Photos by is Jeremy Saffer
There are few bands that evoke a genre… there aren’t many front men who sing, produce, write and play and there are more bands than not who lack the relevance and exceptionality that is the cornerstone of New Jersey’s own Monster Magnet. Driving this renegade rocket ship is front man Dave Wyndorf. Fed on UFO, Hawkwind and comic books in his early years, Wyndorf grew up to form a few bands, learned how to play guitar and eventually became the leader of the band synonymous with stoner rock.
Commercial success, battles to keep artistic identity intact and ten albums later you have a band that for 20+ years has successfully fused garage rock, progressive rock, heavy metal, punk and psychedelia in a cinematic way that begs the listener to sonically arrive at a drive-in, attach the speakers and travel to a place that is both alien and familiar…a spot where Troma films play on heavy rotation, the snacks are dubious but you’re eating them anyway.
“Last Patrol” comes at a time when fans are clamoring to hear from their toxic avenger and Wyndorf is more than happy to lead you through and then back again..
Wyndorf notes, “It’s a weird trip through the back alleys of a dark, retro-future, which not by coincidence very much resembles my own life. The lyrics aren’t fantasy really, rather a recounting of my musings on, observations of and general emotional reaction to my life and environment during a 1 week writing period in February of 2013. But I tend to use the vernacular and imagery of science fiction and surrealism to express myself and that’s where these lyrics get trippy.”
Last Patrol is Monster Magnet’s tenth studio album and a testament to everything they and Dave Wyndorf… the mesmeric, magnetic, mastermind behind Monster Magnet are about.
I recently had the chance to sit down with Dave, twice – to talk about the new cd, tour and more.
AAM: So Dave, it’s great to get a chance to talk to you – I’ve been a fan since 4 Way Diablo crossed my desk years ago. Monster Magnet has a new tour a new album. For those that need a refresher – tell our readers about the history of MM – you started in 1989..

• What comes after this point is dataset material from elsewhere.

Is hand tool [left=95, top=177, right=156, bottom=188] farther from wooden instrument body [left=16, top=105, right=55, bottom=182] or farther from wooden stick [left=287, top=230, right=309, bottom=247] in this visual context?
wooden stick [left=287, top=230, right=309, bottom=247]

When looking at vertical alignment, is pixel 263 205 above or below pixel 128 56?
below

DW: Well for me it started with a love of music… that 70’s early rock… I was in a punk band early on… formed Monster Magnet and we gigged around – we had the stereotypical journey and got signed by A&M , we bumped to hard rock and things kind of took off. Then we fell out of favor with the new metal, because we were not easily categorized. Psychedelic rock wasn’t a category – so over the years we toured America but left the states and devoted our touring to Europe when things changed. The attention span in the US is a short one – it has been a flat line and fucking un cool, it’s the worst time ever in music because it’s all a bunch of talk. But, we sensed a want from certain segments of the rock crowd-younger people who are also in to Cadaver, Graveyard and Clutch… seems like it’s a better time now – so we decided to give it a shot and we’re back to looking to the inside of America.
AAM: So let’s talk about the new album… I purposely haven’t listened to it yet, because I wanted to hear from you about what the aspiration was.

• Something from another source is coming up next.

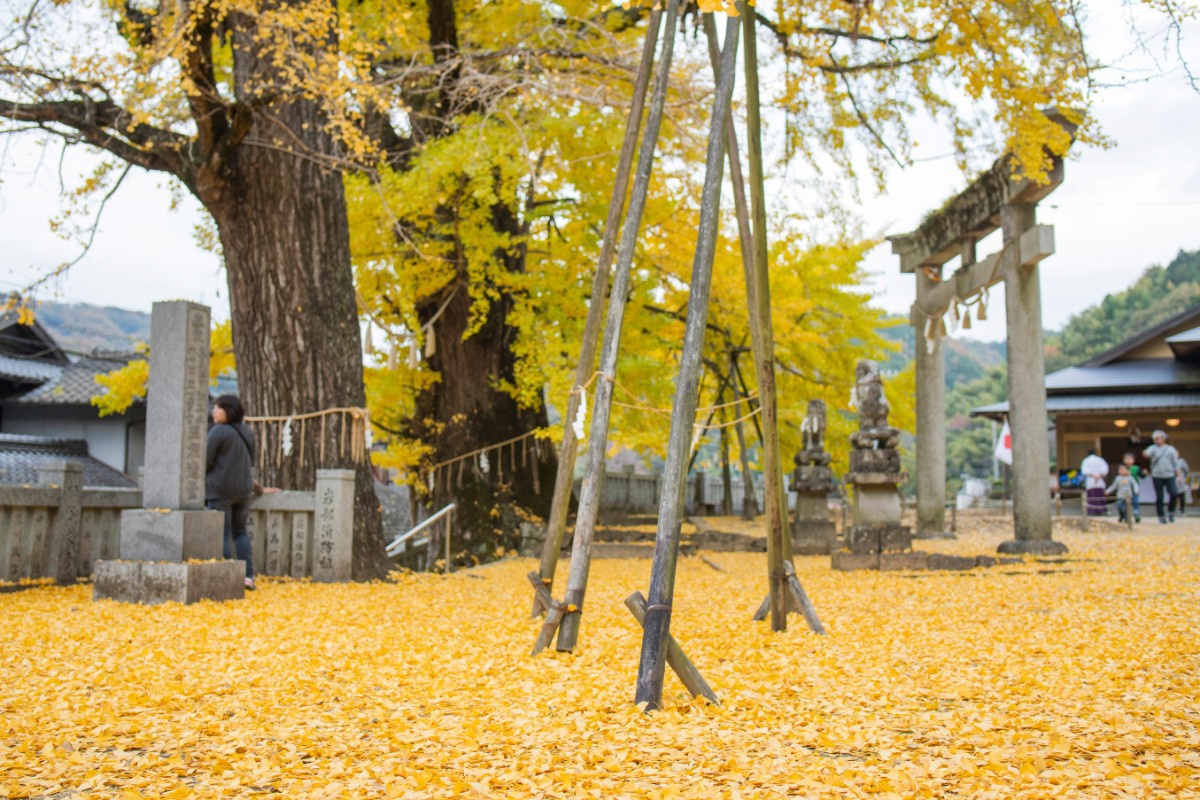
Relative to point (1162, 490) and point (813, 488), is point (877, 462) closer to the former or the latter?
point (813, 488)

DW: Well I wanted to plan for a while… it’s more dedicated solid rock. It has a complete vibe… I was yearning to go back to the days of the “midnight record” You know where it’s a cloudy day, you’re by yourself and you tap into that mood. I also went back to the old recording style-where you do it yourself. Phil Caivano was our producer which was cool. Our old producer wasn’t getting it but Phil did… it’s squirrely and weird with bizarre references. Phil and I have the same influences… so he knew what I wanted in terms of different. It’s like the Hawkwind album of 74 is vastly different from the one of 73… and we had the best time recording it. I’m chain smoking and barking orders… and Lost Patrol is as a result more thoughtful.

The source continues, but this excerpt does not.